# `func_adl` advanced xAOD Usage

The `func_adl` language is a functional SQL like language, losely based on the C# language feature called `LINQ`.

Particle physics data is considered as a stream of small databases - each one containing all the information for an event. Operations are applied to each of these mini-databases. For example, extract all electrons with a $p_T$ greater than 35 GeV.

The key to understanding and thinking about `func_adl` and the data flow through it is to think of it like a stream of buckets, and each bucket contains data. A bucket could contain all the data in an event, or maybe it contains all the data associated with an electron or a jet, etc.
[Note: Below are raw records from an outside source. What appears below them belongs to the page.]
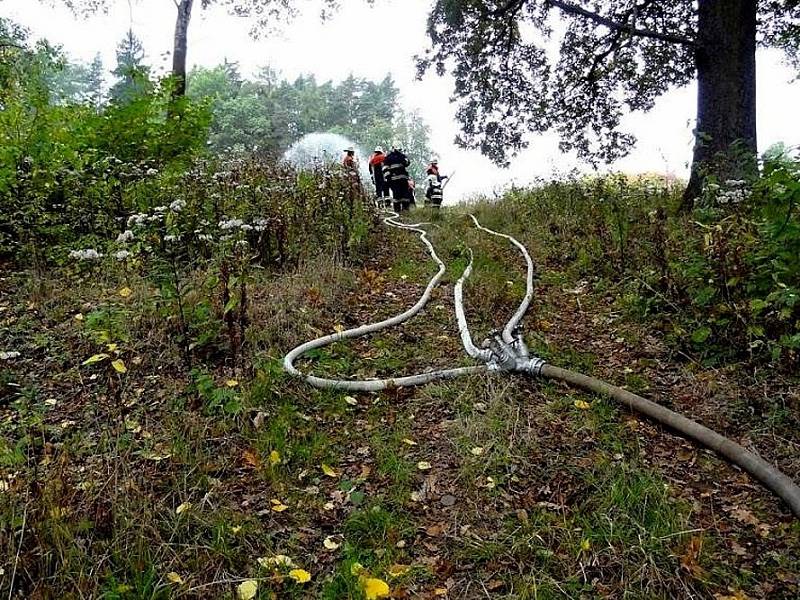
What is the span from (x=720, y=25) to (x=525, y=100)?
11.3 feet

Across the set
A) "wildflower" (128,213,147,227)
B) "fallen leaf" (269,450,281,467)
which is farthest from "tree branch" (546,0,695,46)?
"fallen leaf" (269,450,281,467)

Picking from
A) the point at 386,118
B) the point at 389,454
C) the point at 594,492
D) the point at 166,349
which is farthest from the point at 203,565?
the point at 386,118

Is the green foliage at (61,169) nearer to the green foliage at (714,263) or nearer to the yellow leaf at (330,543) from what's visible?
the yellow leaf at (330,543)

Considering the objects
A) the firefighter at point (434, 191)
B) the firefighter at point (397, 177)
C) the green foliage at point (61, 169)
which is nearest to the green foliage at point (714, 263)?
the green foliage at point (61, 169)

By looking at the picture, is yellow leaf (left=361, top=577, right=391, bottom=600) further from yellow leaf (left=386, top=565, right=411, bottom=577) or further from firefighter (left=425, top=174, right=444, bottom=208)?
firefighter (left=425, top=174, right=444, bottom=208)

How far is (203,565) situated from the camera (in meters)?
1.89

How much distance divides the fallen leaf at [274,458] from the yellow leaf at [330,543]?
19.7 inches

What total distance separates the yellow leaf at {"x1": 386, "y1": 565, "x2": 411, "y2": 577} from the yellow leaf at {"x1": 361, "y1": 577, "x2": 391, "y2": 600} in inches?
2.9

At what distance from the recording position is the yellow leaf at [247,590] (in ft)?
5.87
With that in mind lets go back to our first getting-started example:

In [1]:
from func_adl_servicex import ServiceXSourceXAOD

dataset_xaod = "mc15_13TeV:mc15_13TeV.361106.PowhegPythia8EvtGen_AZNLOCTEQ6L1_Zee.merge.DAOD_STDM3.e3601_s2576_s2132_r6630_r6264_p2363_tid05630052_00"
ds = ServiceXSourceXAOD(dataset_xaod)
data = ds \
    .Select('lambda e: e.Jets("AntiKt4EMTopoJets")') \
    .Select('lambda jets: jets.Where(lambda j: (j.pt()/1000)>30)') \
    .Select('lambda good_jets: good_jets.Select(lambda j: j.pt()/1000.0)') \
    .AsAwkwardArray(["JetPt"]) \
    .value()

The `ServiceXSourceXAOD` is a data source - each bucket contains all the information in an event.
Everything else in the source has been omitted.